I noticed the small brown and yellow marker by the side of the road.  I said “Quick- turn left!” and my friend swerved the car around and sped down the left turn off the scenic route we were driving on through the Adirondack Mountains last summer, near the village of Saranac Lake, New York.  We had found the Saranac Laboratory Museum, dedicated to the doctors and scientists who did research on tuberculosis here at the beginning of the 20th century.  This region was a popular place for well-to-do people who suffered from tuberculosis to go to be treated, as the severely cold mountain winters made it easier for their ravaged lungs to breathe.  An investigation of their website told stories of Dr. Trudeau, who was sent a translation of Robert Koch’s original paper on the tubercle bacillus, their difficulties in keeping the incubators warm in the -20 degree winter weather, and how a wealthy benefactor rebuilt the original lab after it burned to the ground.

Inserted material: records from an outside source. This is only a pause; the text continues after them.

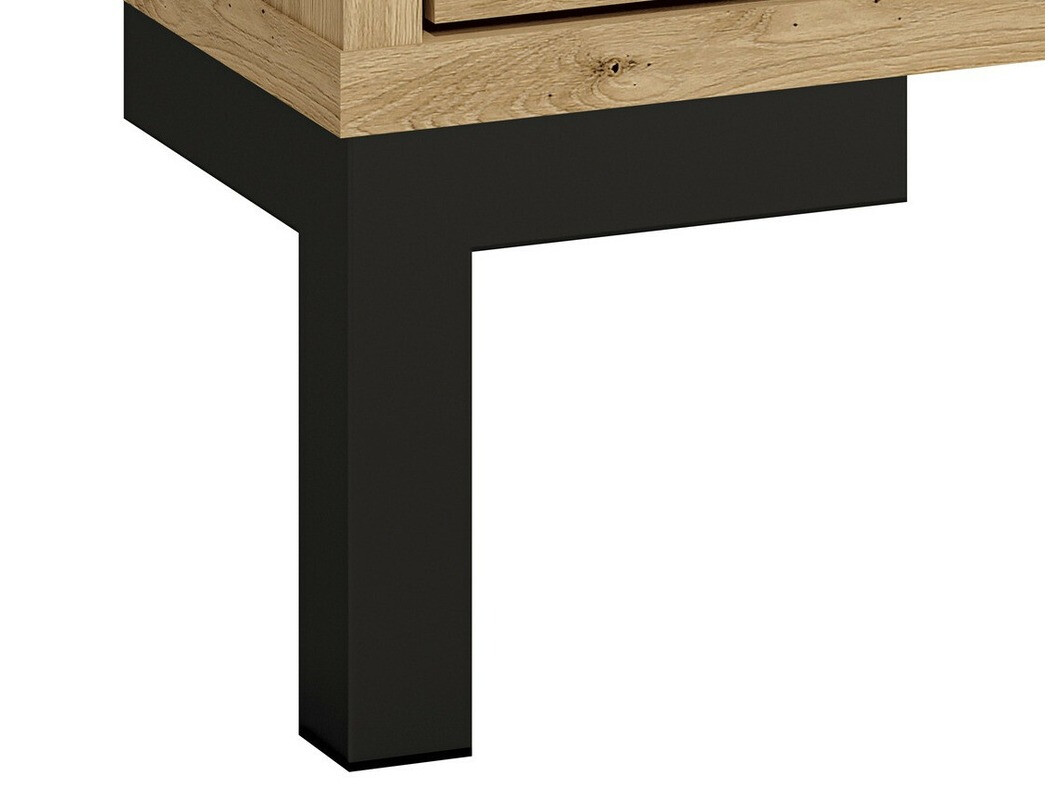 Kledingkast Larnolo 114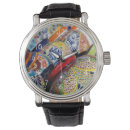Recherche de assortiment montres Superstock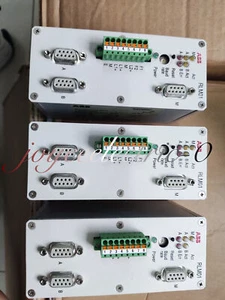 1pc for 100% test PLC RLM01 3BDZ000398R1 (by Fedex or DHL 90days Warranty) - Afbeelding 1 van 4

Reading about all this got me wondering if my own laboratory had a story, for I am the director of the Greenwich Department of Health Laboratory (Connecticut, USA).  I decided to investigate and see what I could come up with for the 125th anniversary of the department this year (2012).  The department director gave me some old reports to the State and an annual report for 1929.  I was reading this on the train during my morning commute and a fellow town employee remarked that I must be pretty desperate to be reading annual reports for fun.  I explained what I was doing, and he pointed me to the finance department, which has a complete collection of town annual reports going back to the Civil War.  And this became the backbone of a research report telling the story of my laboratory.  I was assisted by the good librarians of the Yale University Medical Historical Library, the Greenwich Public Library, and the State Library Historical Collection.  I found that I was the twelfth lab director, and that many of my predecessors had the good grace to die in Greenwich.  This is important because their obituaries are indexed in the town library.  Descendents of former lab directors contributed photos and information. I tried to find something interesting to say about each lab director as a person.  There remains only one about whom I am clueless.

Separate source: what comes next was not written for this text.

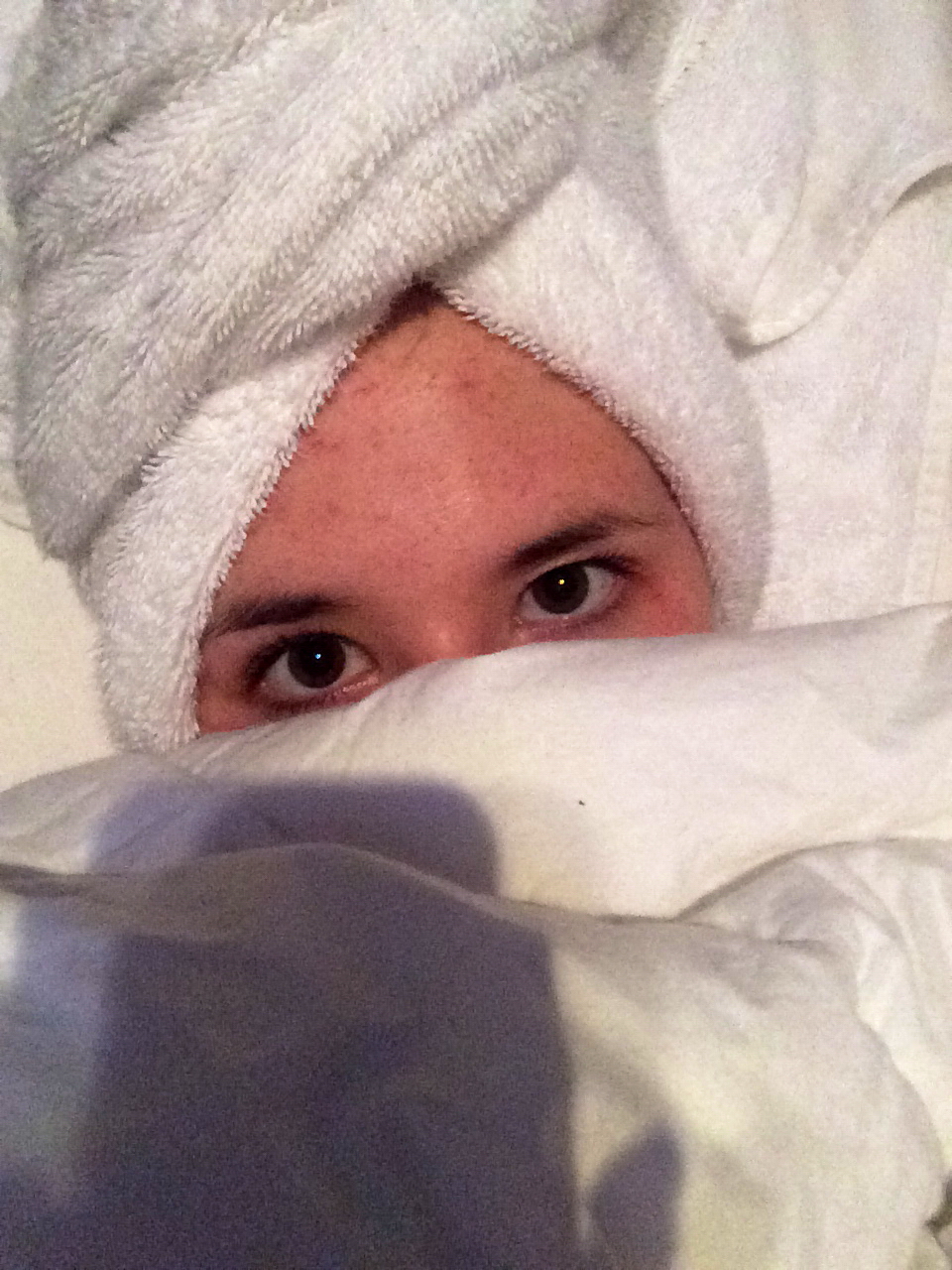 Life Of Cute and Slim Bodybuilder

In telling the story of the laboratory, I realized that it parallels the development of public health in America.  Every significant development in public health was reflected in the work of the Greenwich Department of Health Laboratory, so that became the way I decided to structure my story.  Then end result of all this is a research report entitled “The Story of a Laboratory- The Greenwich Department of Health Laboratory and the Unfolding of Public Health in America from the 19th to the 21st Centuries”, and it traces the progress from the bacteriological revolution through the rise of environmentalism to the response to bioterrorism, and everything in between.  I have created a slide show that I hope to present to the community, and now this blog, in which I hope to share laboratory stories from the past and the present.  All the stories are true- the documentation of the facts follows each story, and the full bibliography is at the end of the research report.  I took liberties in describing the conversations and feelings of the characters.  For the straight-up historical narrative and analysis, see "The Story of a Laboratory-...".  I will upload its 55 pages to this site as soon as I can figure out how to do it.  In the meantime, copies are available free for the asking at the Greenwich Department of Health Laboratory, located in the Greenwich Town Hall, 101 Field Point Road, Greenwich, CT 06830.

Sometimes you can learn a lot by turning off your planned route.


Doug Serafin, MS. MPH
Director, Greenwich Department of Health Laboratory

Note:  This blog is a personal project of Mr. Serafin and is not officially connected with the Town of Greenwich.